Among the other highlights: Florida State and Georgia Tech open the season in Dublin on Aug. 24, then the Seminoles host Boston College on Labor Day night Sept. 2 -- giving them two conference games to open the season over the span of 10 days. That is a byproduct of scheduling work done years earlier, when the ACC determined that BC and Florida State would play on Labor Day night -- well before the Seminoles were approached with an opportunity to play in Ireland in Week 0.

The Seminoles also play their two protected rivalry games in October -- Oct. 5 at home against Clemson, with former Tigers quarterback DJ Uiagalelei now at Florida State, then at Miami on Oct. 26.

Clemson opens the season against Georgia in what should be a game with national championship implications.

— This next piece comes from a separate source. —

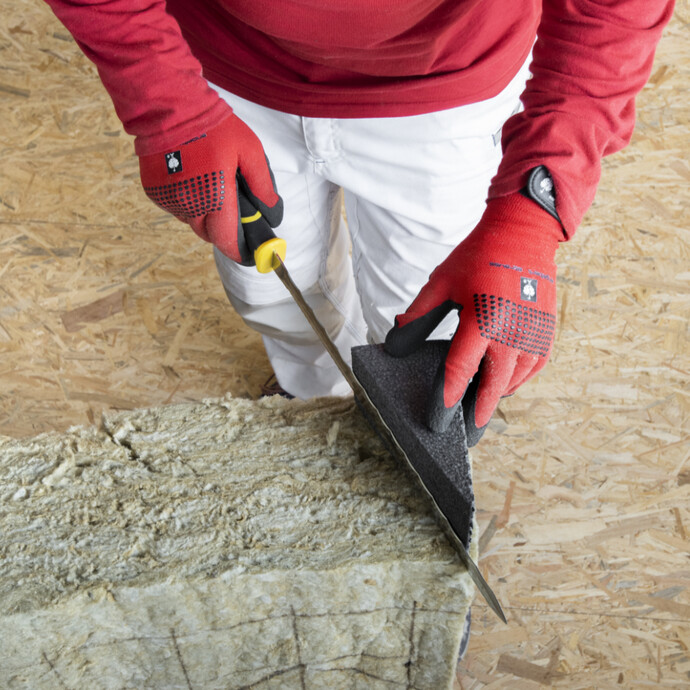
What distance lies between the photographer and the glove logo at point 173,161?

The Tigers also play at Virginia Tech on Nov. 9, the same day Florida State travels to face Notre Dame.

The league will continue to play eight conference games without divisions. All 17 teams will play each other at least twice over the next seven seasons -- once at home and once on the road. There are 16 protected matchups: Boston College-Syracuse, Boston College-Pitt, Syracuse-Pitt, North Carolina-Virginia, North Carolina-Duke, North Carolina-NC State, NC State-Wake Forest, NC State-Duke, Duke-Wake Forest, Virginia Tech-Virginia, Florida State-Clemson, Miami-Florida State, Miami-Virginia Tech, Stanford-Cal, Stanford-SMU and Cal-SMU.

The Cal-SMU game is set for Week 14 and will remain on the final weekend of the regular season moving forward. Without divisions, the top two teams in the standings at the end of the season will play in the ACC championship game in Charlotte, North Carolina, on Dec. 7.